▶ _Soal Latihan_:
Jawablah pertanyaan berikut berdasarkan ulasan buku di bawah.
1. Apa nama penerbit buku yang diulas?
2. Penulis buku itu berasal dari negara mana?
3. Kecuali pada bagian apa, buku ini hampir sama sekali tidak mengandung unsur sastrawi?
====== Bagian Dokumen
Ilmu Ekonomi dan Perempuan; dari Keunikan hingga Ketidakpastian
Identitas Buku
Judul: Siapa yang Memasak Makan Malam Adam Smith?:
Kisah tentang Perempuan dan Ilmu Ekonomi
Penulis: Katrine Marcal
Penerbit:
Marjin Kiri
Cetakan: Mei, 2020
Tebal: i-viii+226
Apa yang
pertama kali terlintas dalam benakmu ketika melihat gambar seorang koki
perempuan sedang tersenyum, yang membawa seekor ayam panggang utuh bersama
sosok laki-laki yang terkenal dan berpengaruh? Sedikit tambahan, gambaran sosok
perempuan ini terlihat sangat jelas, sedangkan laki-laki tadi hanya dilukiskan
dengan arsiran sederhana. Kemudian gambar tersebut ditambah dengan judul yang
sedikit membuat penasaran, lalu bayangkan beberapa penjelasan tadi malah
membikinmu berkeinginan untuk menebaknya.
Jika kamu lantas
mengira gambar tersebut mewakili kisah misterius yang penuh teka-teki, atau
terdapat skandal dibaliknya, sesudah itu kamu malah beranggapan bahwa gambar
tadi adalah salah satu potongan puzzle yang belum terungkap, saya ucapkan
selamat. Sebab menurut saya kamu masih manusia normal dan lazim pada umumnya.
Yang menilai sesuatu apa adanya, tanpa ada kecurigaan lebih lanjut. Hasil tebakan
sederhana semacam itu, biasanya juga dipengaruhi oleh persepsi dan konstruk di
lingkungan tempat kita tinggal.
Begitulah kesan
yang akan kita dapati secara sepintas, ketika pertama kali melihat buku yang
berjudul Siapa yang Memasak Makan Malam Adam Smith?: Kisah tentang Perempuan
dan Ilmu Ekonomi. Buku ini adalah karya penulis asal Swedia yang peduli
dengan isu feminisme. Tingkat kepeduliannya kepada feminisme atau keadilan bagi
perempuan, bisa dibilang sudah sampai pada taraf mensatirkan dan menertawakan
kecacatan logika yang berlaku di konsep kesetaraan. Hal tersebut begitu terasa
dan terlihat jelas dalam bukunya ini.
Kalau melihat
dari judul dan cover-nya, bisa jadi malah kita akan beranggapan kalau
buku ini sebenarnya buku novel. Novel yang ber-genre misteri dan mampu
mengundang rasa keingintahuan yang besar. Padahal, buku ini hampir sama sekali
tidak mengandung unsur sastrawi di dalamnya, kecuali pada lelucon-lelucon yang
dikutip oleh penulisnya. Dan bukan tidak mungkin, orang akan tertarik atau
tergiur membeli buku ini hanya karena cover-nya yang bagus, atau hanya
berdasarkan penilaian serta ulasan singkat yang membaguskan buku ini.
============
====== Baris Data
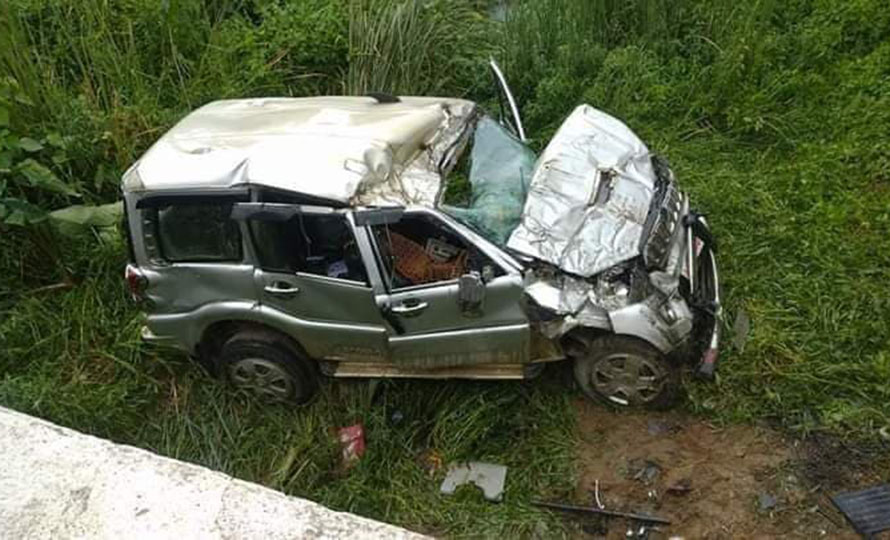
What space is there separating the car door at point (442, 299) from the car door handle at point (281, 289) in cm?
============
▶ _Hasil Jawaban_:
1. Marjin Kiri.
2. Swedia.
3. Lelucon-lelucon yang dikutip oleh penulisnya.